Farm House’s current recipe calls for oranges that have been charred on a grill, brewed with tea and a honey-sugar mix that’s then served over ice. “The honey gives it a more mellow, smooth sweetness, and a flavor that coats your tongue a bit,” Cioccia says.
Down the road at Husk, Sean Brock’s sweet tea puts the focus entirely on the leaves. Brock asked Tiffany Malapanes of Positiffitea, in nearby Murfreesboro, to make an organic custom blend for the restaurant. “We went through probably five to seven trial runs until we got to something that felt right,” Lyons says. The restaurant’s blend is 70 percent Assam, with the remainder split between Ceylon and Darjeeling, which Lyons says has “that classic iced-tea, tannic taste, but also a few lighter nuances.”

The thirst for sweet tea remains strong throughout the South, including South Carolina—where every April, Charleston Tea Plantation owner Bill Hall sends employees to buy wholesale-size bags of sugar to sweeten the 900 gallons of tea they serve at the annual First Flush Festival—and down the road in Savannah, Georgia, where Damon Lee Fowler enjoys the sweet tea at Mrs.
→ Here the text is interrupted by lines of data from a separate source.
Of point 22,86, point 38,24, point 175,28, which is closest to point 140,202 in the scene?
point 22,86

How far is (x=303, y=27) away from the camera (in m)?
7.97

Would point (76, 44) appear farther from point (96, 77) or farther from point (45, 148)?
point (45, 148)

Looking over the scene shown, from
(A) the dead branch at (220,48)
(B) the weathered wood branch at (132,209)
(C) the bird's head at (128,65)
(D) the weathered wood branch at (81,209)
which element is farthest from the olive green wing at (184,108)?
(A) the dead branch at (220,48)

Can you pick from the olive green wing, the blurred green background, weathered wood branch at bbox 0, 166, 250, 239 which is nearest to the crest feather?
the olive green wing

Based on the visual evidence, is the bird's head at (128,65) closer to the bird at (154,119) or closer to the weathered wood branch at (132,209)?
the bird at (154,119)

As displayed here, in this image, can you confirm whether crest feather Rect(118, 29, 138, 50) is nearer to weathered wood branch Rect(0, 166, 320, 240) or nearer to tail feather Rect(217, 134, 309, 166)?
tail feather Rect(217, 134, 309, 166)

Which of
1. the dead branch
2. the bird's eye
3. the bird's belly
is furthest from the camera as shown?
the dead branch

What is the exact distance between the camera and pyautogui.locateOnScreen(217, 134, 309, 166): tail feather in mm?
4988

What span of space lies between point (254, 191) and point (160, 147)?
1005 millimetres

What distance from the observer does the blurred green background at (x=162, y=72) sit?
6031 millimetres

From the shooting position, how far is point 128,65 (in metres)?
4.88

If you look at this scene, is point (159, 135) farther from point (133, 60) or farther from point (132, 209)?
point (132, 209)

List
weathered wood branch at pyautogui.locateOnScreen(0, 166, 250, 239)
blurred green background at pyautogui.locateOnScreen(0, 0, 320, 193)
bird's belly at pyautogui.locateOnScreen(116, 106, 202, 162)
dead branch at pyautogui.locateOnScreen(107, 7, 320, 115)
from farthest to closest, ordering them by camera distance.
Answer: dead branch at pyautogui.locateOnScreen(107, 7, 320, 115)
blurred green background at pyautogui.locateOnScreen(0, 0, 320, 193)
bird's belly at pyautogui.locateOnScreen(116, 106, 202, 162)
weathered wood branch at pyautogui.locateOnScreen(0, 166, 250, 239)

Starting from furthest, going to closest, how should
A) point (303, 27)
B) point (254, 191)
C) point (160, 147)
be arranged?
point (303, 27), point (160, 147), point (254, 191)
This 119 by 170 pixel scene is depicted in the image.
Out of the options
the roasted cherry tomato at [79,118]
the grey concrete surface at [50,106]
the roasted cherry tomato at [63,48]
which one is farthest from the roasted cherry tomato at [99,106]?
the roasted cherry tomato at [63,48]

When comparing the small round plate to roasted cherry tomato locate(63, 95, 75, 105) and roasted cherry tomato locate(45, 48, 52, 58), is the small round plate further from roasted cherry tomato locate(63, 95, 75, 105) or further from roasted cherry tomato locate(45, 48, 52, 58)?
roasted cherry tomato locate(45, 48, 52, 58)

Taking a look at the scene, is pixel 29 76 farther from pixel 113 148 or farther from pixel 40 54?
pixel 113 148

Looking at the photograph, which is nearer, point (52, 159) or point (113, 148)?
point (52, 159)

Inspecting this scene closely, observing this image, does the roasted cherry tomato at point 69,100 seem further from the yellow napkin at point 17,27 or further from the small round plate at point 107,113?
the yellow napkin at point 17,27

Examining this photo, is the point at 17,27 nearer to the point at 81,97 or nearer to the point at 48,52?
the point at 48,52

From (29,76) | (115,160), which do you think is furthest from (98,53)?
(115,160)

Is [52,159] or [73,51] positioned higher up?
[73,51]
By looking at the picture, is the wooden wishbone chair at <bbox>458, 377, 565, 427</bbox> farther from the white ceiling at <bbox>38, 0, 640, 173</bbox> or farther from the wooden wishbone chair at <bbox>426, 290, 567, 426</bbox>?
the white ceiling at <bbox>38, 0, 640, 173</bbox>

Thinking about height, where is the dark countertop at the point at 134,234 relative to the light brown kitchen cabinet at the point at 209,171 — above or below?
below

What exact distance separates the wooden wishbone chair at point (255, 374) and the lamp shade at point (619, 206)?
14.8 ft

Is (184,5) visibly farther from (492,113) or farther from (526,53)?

Wilkes Dining Room. “Whenever I go to Mrs. Wilkes, I always tell the people with me, ‘You need to get sweet tea with this food.’ ” Fowler says.

He describes the fare of fried chicken, beef stew and meatloaf—accompanied by sides of okra and tomatoes, butter beans and candied yams—as classic boarding house–style cooking. And, of course, there’s no better match for this food than glasses of tea, cold and sweet. “At most straightforward, simple places in the South, you probably still have to specify if you want unsweet tea,” Fowler says. “Otherwise—all these years later—they often still assume you want it sweet. That’s how things are down South.”